I remember at that age (and I was pregnant with twins) it was very important to earmark a special time when I could rest, so I made my 14 month old's nap central to that. I always put him to bed for two hours after lunch. It made such a difference. The other thing that helped was arranging for people to come around on visits, or visiting them, just generally getting out and about to people's houses, as he loved new but familiar places ifysim. At home all the time he got very bored. Even just going to the park for the change of scene, was v important. I think they are just realising they are separate beings from their mums, but rely still on you for so much, which makes life frustrating for them I should imagine.

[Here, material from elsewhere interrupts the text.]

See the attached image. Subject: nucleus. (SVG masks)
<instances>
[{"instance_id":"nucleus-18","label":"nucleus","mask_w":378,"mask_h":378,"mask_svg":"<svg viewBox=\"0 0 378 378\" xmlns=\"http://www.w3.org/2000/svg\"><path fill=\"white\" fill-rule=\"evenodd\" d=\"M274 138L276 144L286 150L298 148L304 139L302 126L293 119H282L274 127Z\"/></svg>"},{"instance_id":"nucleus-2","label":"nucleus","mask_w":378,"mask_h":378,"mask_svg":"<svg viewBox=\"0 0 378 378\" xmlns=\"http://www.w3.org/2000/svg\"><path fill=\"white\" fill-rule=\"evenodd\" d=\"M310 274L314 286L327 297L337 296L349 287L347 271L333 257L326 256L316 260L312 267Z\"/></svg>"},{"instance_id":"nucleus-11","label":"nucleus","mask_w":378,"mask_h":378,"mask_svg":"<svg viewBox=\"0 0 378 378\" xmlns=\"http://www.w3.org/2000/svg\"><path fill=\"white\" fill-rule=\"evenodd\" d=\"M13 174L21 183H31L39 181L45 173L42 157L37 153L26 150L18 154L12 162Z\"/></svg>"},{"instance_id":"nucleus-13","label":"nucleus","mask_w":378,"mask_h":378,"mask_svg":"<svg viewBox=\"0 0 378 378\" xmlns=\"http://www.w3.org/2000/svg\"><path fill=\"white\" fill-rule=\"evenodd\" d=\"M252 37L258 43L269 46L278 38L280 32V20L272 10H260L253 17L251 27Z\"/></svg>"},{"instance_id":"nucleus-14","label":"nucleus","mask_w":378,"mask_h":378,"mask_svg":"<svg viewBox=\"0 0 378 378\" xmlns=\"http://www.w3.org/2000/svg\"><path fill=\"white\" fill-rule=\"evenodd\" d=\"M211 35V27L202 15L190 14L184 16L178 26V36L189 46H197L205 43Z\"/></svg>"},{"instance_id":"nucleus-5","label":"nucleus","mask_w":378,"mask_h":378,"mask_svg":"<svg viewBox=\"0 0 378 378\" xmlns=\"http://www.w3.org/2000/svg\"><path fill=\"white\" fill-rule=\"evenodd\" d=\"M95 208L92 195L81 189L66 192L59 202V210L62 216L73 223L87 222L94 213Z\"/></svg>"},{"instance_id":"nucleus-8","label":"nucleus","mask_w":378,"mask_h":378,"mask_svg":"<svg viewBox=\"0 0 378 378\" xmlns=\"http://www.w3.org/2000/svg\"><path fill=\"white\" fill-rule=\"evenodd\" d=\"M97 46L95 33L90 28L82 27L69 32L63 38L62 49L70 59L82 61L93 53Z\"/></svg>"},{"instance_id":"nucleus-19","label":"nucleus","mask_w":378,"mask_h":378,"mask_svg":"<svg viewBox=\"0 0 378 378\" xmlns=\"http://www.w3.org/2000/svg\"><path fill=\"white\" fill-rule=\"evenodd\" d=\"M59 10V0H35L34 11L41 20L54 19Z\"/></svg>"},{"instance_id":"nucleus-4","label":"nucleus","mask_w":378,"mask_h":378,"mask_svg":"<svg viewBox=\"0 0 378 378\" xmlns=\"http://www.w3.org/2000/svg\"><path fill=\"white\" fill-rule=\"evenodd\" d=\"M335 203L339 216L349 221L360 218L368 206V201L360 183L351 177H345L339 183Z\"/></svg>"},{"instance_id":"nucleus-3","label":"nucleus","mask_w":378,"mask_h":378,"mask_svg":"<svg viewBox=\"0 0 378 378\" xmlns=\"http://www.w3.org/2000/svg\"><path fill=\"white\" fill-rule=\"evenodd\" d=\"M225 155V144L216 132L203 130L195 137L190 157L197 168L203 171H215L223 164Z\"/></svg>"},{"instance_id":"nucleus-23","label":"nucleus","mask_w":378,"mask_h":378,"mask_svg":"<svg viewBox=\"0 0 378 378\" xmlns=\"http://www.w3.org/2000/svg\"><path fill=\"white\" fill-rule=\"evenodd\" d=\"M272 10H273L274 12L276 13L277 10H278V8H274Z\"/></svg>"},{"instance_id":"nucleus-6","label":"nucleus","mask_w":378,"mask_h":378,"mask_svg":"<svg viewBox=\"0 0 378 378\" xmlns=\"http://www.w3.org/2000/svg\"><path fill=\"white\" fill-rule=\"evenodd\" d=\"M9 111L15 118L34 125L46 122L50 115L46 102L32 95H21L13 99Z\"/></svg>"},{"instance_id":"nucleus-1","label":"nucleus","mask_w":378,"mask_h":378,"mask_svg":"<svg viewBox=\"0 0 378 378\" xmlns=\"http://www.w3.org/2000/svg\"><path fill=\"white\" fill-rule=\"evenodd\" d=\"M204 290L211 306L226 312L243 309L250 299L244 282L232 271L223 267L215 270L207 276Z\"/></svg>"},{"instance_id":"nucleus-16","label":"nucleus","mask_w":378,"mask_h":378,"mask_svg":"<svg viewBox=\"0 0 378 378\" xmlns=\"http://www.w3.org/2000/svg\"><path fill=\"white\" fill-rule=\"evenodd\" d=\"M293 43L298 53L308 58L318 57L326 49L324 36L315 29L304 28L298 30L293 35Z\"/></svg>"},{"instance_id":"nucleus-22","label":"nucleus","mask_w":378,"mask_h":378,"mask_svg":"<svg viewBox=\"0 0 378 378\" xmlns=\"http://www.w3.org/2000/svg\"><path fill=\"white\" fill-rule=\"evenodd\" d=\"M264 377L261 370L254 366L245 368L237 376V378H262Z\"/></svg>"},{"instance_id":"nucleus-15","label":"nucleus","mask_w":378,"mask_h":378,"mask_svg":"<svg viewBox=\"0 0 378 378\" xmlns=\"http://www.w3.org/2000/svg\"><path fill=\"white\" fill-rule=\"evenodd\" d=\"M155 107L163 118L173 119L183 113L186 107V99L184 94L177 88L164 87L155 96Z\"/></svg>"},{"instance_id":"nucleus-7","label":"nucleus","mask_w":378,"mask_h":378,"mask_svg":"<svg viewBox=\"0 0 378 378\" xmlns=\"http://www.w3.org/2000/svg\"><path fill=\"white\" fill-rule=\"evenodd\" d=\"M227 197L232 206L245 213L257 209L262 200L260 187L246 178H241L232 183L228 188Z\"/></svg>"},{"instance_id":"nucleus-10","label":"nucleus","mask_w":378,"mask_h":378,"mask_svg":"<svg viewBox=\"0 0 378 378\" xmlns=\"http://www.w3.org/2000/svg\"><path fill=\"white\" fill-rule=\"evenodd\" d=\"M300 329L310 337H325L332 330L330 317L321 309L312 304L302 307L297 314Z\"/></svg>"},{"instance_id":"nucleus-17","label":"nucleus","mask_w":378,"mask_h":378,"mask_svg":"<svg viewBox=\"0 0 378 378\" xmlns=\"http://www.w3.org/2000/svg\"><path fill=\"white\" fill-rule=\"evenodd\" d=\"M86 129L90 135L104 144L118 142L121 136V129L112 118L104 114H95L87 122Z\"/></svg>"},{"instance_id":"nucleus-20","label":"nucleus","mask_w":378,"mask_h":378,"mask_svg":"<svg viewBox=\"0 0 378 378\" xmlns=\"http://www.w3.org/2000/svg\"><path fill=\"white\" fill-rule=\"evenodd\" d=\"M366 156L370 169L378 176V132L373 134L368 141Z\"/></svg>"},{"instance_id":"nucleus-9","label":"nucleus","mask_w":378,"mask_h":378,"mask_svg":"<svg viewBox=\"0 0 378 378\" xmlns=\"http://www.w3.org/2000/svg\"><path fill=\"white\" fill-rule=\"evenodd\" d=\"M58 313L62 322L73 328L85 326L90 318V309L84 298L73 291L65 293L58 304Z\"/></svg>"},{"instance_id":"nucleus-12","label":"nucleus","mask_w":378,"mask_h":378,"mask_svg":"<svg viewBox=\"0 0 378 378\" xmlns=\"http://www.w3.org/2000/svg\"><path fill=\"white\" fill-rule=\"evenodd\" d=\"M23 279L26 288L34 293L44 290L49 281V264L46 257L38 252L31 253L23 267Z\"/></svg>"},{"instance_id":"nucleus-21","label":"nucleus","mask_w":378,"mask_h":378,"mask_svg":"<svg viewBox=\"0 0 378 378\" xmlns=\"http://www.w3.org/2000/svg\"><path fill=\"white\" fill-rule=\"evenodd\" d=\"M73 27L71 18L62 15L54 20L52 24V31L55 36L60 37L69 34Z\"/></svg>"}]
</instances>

My son loved books at that age, being out and about, routines, water play, music, singing. He wasn't at all good at entertaining himself, or placid, and got very cross when I put him down to sleep, but he needed his sleep (and then he slept well) I remembering him punching me in the nose once when I carried him up the stairs heavily pregnant, it is certainly not an unusual phenomonen when children can't express themselves in words to use physical means, or tantrums and screams.
Also they eat far less, and far more fussily, that is normal when younger, you only have to look on Mumsnet to see proof of it. If she only eats cheerios for breakfast, why not just leave her to it, and eat something else interesting yourself...you might find she wants to try what is on your plate. Kids love interacting at meals, and sometimes interacting negatively gets them the attention they crave, so try not to get involved in any mealtime battles, it is soo counterproductive. You literally cannot make a toddler eat something they don't want to eat, and they may well become phobic if you make a fuss.
It is a such a special time, but it can feel like a slog when you are pregnant
but you will look back and realise it was a special time never to be repeated just you two together, enjoy it!